CONSIGNE:
D'après la critique du roman de Françoise Mallet-Joris, d'où est tiré le titre « Ni vous sans moi, ni moi sans vous » ?

EXTRAIT CHOISI:
▬▬▬▬▬▬▬▬▬▬
Françoise Mallet-Joris
Ni vous sans moi, ni moi sans vous
Paris
Grasset
2007
281 p.

Combinatoire
par Ghislain Cotton
Le Carnet et les Instants n° 150

Qu'est-ce qui fait la différence entre les feuilletons télévisés sentimentaux à grande consommation et ce roman de Françoise Mallet-Joris ? Si les scénarios relèvent des mêmes mécanismes, ce qui différencie radicalement le livre, c'est bien entendu le talent de l'écrivain, mais surtout la finesse des analyses et la prospection en profondeur de sentiments et de personnalités dont le petit écran se contente de livrer des standards souvent affligeants.

On sait depuis longtemps que Mallet-Joris est capable de tout. Entendez par là qu'elle réussit dans tous les genres littéraires une carrière de près de soixante ans, commencée précocement et, comme on sait, avec une audace qui offusqua l'époque. Depuis, tout fait farine au bon moulin de celle qui « aurait voulu jouer de l'accordéon » : du roman toutes directions à l'évocation historique, à l'essai, à la chronique autobiographique, à la nouvelle ou aux paroles des chansons pour Marie-Paule Belle. Ni vous sans moi, ni moi sans vous, le titre du présent roman, extrait d'un lai de Marie de France, annonce la couleur : voilà bien un roman d'amour ou, mieux encore d'amours, puisqu'il s'agit, selon les lois du genre feuilletonesque, d'une combinatoire.

Ce que le dictionnaire définit comme la « combinaison d'éléments qui, formant un ensemble, ont des positions relatives variables ». On ne saurait mieux dire. C'est au bord des étangs d'Ixelles que s'ouvre le roman. Avec vue sur la Pagode, une vaste maison composite où feu l'architecte Bram van Stockel a exprimé en même temps que sa nostalgie pour un Art nouveau, alors en perte de crédit, son amour des japonaiseries. Dans cette demeure excentrique vit aujourd'hui Marc, son « neveu » (en fait, son fils) avec Siggi Heller, fils de commerçants en bonneterie qui, bon gré, mal gré, se sont faits à cette relation homosexuelle.
▬▬▬▬▬▬▬▬▬▬
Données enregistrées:
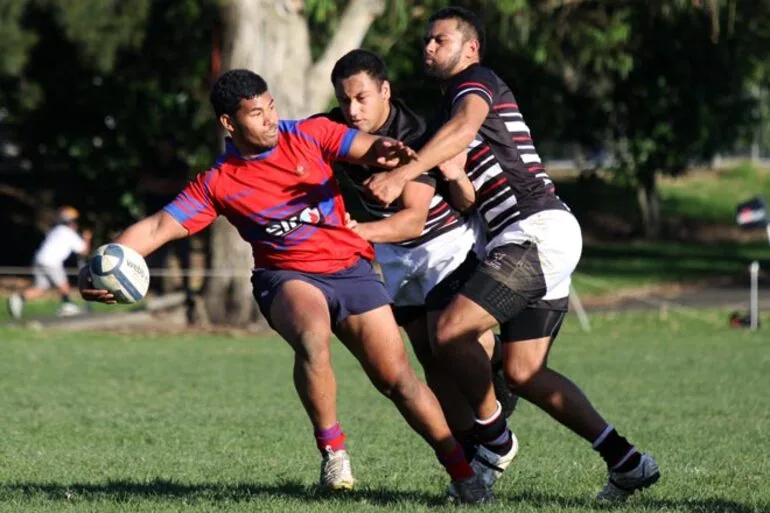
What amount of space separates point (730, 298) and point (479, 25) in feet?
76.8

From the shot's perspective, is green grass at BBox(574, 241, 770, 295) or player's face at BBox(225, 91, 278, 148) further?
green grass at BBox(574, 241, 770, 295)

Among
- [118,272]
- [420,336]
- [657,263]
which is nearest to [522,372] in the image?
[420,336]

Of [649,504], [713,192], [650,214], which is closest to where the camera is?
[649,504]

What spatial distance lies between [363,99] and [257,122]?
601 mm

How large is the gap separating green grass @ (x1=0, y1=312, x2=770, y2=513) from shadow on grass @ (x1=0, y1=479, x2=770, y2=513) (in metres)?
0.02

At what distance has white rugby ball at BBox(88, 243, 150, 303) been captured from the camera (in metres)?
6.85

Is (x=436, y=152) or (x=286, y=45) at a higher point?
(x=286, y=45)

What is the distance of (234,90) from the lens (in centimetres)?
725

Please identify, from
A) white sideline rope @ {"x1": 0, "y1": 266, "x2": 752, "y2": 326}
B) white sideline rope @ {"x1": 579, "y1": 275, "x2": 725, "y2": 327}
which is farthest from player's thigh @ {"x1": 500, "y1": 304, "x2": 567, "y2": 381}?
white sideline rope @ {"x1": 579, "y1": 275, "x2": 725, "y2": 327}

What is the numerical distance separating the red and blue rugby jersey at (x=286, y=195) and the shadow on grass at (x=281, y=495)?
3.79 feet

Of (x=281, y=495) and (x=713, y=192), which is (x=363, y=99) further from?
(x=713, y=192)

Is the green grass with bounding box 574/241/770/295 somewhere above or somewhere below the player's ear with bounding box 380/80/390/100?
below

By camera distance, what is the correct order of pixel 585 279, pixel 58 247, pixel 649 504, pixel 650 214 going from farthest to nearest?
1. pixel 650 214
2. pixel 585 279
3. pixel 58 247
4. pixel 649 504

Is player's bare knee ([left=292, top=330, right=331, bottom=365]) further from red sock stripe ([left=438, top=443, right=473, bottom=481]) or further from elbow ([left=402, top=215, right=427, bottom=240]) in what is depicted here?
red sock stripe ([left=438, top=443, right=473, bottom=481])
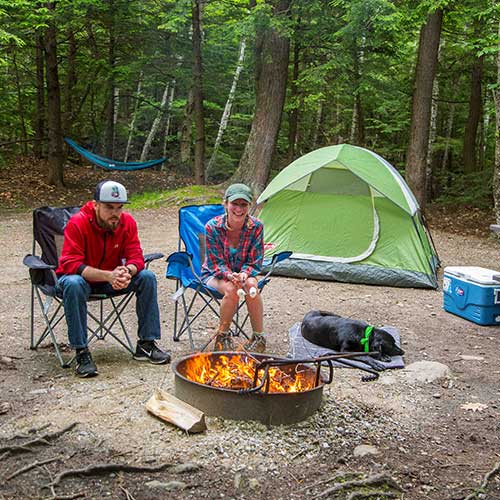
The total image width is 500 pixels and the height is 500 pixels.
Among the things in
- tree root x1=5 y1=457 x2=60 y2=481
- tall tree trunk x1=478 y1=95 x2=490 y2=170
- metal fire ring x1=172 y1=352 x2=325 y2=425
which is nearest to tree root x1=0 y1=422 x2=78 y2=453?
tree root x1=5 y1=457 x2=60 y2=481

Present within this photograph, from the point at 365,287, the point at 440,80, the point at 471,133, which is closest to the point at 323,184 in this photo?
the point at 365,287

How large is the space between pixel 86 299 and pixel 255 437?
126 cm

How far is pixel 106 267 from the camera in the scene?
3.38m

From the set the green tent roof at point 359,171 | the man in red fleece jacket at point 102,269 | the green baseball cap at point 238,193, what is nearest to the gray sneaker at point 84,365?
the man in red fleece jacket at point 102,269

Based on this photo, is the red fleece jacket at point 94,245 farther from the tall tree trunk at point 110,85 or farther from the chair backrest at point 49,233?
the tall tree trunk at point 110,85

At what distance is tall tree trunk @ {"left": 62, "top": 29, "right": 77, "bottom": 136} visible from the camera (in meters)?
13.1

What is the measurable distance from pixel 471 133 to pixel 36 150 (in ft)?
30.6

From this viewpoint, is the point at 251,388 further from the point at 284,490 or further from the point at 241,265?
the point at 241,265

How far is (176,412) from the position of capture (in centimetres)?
▬▬▬▬▬▬▬▬▬▬
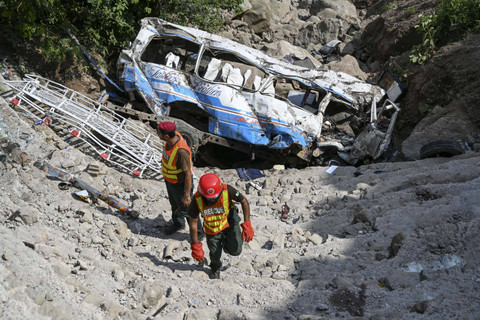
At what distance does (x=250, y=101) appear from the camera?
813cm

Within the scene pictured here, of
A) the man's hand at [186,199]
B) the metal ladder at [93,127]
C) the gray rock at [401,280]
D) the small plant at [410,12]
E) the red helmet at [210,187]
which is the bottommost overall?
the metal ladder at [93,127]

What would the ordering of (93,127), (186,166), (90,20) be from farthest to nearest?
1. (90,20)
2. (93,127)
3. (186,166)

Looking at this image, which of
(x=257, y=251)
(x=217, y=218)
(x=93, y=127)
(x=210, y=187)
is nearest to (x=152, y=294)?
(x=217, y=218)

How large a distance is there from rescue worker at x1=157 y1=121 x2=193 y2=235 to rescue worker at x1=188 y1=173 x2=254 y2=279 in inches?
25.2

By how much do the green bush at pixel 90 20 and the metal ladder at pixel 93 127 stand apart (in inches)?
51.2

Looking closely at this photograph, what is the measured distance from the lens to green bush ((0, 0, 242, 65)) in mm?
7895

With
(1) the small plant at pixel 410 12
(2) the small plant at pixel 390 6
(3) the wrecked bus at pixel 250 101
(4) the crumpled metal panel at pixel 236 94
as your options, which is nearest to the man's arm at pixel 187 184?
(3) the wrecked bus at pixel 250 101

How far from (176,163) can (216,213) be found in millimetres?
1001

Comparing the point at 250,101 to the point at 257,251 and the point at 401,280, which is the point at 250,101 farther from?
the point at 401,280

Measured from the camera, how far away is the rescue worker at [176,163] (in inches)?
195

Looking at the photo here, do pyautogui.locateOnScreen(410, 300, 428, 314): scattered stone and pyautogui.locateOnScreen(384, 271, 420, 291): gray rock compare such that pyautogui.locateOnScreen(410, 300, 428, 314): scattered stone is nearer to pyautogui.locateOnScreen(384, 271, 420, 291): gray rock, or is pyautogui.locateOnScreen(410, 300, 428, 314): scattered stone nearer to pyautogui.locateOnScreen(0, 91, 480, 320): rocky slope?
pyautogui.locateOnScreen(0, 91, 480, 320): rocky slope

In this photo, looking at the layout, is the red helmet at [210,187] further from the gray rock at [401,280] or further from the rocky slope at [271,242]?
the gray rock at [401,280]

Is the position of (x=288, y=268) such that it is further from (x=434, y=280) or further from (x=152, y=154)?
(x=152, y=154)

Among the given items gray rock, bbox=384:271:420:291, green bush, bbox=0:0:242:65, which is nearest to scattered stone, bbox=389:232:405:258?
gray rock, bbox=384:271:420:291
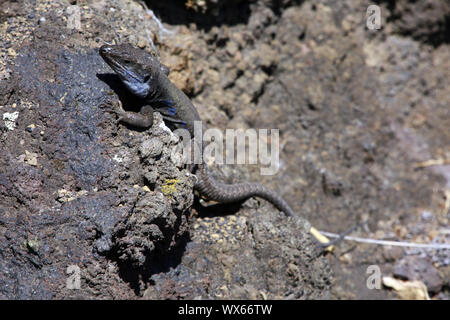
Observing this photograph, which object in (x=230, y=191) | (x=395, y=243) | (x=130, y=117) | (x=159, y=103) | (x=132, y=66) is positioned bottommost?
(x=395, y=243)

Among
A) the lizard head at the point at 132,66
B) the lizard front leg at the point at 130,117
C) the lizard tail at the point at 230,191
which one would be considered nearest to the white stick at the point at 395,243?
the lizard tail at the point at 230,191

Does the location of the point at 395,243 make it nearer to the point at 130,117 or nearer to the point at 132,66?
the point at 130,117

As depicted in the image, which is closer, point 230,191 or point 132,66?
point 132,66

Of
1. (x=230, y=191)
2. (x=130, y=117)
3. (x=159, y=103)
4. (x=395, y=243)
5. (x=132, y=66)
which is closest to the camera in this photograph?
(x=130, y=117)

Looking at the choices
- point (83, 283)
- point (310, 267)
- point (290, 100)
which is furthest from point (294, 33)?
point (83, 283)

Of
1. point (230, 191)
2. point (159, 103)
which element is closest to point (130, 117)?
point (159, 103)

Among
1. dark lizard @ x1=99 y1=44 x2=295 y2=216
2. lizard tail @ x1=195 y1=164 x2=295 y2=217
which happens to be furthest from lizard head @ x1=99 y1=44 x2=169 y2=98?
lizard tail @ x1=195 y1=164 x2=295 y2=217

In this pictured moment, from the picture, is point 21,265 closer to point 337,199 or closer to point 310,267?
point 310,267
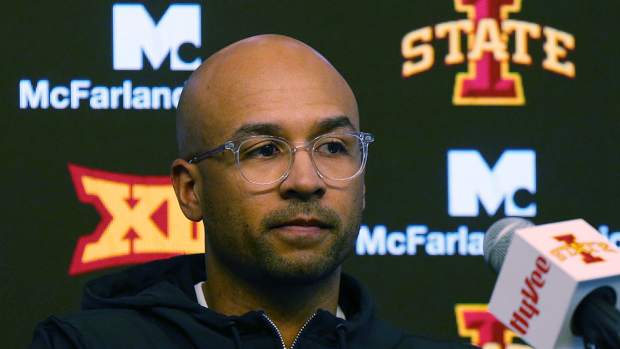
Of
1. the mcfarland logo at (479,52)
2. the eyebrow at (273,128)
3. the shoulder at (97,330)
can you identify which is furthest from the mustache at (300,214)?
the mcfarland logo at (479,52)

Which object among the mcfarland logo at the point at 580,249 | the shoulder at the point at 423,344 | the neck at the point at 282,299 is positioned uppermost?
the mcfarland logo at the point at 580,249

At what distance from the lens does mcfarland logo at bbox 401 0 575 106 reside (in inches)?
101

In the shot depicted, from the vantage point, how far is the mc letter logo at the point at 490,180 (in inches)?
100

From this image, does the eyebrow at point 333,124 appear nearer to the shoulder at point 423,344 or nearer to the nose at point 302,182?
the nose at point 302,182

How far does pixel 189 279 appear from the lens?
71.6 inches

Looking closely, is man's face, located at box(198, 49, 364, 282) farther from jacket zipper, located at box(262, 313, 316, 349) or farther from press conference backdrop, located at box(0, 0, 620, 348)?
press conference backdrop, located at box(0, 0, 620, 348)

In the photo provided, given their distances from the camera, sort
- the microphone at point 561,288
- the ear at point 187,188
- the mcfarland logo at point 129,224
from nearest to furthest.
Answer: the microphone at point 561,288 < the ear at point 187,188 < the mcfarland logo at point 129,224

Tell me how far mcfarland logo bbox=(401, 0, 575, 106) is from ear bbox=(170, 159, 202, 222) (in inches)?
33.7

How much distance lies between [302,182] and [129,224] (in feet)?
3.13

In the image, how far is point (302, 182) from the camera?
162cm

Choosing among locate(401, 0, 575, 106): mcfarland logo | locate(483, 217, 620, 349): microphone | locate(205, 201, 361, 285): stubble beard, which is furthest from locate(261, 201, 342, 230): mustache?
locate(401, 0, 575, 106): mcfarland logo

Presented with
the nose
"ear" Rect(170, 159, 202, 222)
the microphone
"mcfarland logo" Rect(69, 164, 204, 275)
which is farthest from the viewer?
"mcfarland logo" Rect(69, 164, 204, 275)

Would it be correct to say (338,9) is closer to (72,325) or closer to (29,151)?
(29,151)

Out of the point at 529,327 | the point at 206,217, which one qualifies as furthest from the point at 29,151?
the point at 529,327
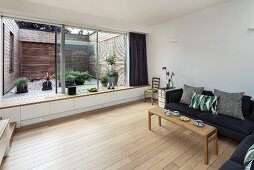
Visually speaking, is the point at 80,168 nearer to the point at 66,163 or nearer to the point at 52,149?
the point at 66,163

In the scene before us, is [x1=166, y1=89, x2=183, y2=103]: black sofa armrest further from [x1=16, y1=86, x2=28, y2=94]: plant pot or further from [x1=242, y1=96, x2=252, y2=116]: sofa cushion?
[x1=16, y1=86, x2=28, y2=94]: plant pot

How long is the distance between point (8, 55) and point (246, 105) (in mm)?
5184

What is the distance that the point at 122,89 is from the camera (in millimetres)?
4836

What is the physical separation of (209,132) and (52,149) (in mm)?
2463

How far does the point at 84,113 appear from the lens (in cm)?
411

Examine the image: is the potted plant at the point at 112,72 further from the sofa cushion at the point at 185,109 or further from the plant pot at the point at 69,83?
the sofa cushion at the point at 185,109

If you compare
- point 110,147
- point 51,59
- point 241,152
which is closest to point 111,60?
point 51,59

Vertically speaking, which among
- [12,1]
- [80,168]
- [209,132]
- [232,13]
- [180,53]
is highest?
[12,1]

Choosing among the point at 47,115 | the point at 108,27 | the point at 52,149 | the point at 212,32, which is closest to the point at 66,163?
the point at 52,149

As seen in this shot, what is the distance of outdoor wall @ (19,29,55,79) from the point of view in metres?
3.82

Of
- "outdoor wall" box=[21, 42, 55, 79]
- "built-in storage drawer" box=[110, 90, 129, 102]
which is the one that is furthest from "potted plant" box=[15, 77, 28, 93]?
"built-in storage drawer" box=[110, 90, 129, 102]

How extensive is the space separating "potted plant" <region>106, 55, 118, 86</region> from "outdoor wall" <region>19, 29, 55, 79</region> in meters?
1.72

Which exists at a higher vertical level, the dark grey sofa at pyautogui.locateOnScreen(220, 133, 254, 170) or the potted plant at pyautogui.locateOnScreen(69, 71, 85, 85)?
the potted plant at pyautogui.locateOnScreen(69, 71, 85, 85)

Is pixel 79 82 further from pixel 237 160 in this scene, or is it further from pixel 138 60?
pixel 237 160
▬▬▬▬▬▬▬▬▬▬
RÉPONSE:
D'un lai de Marie de France.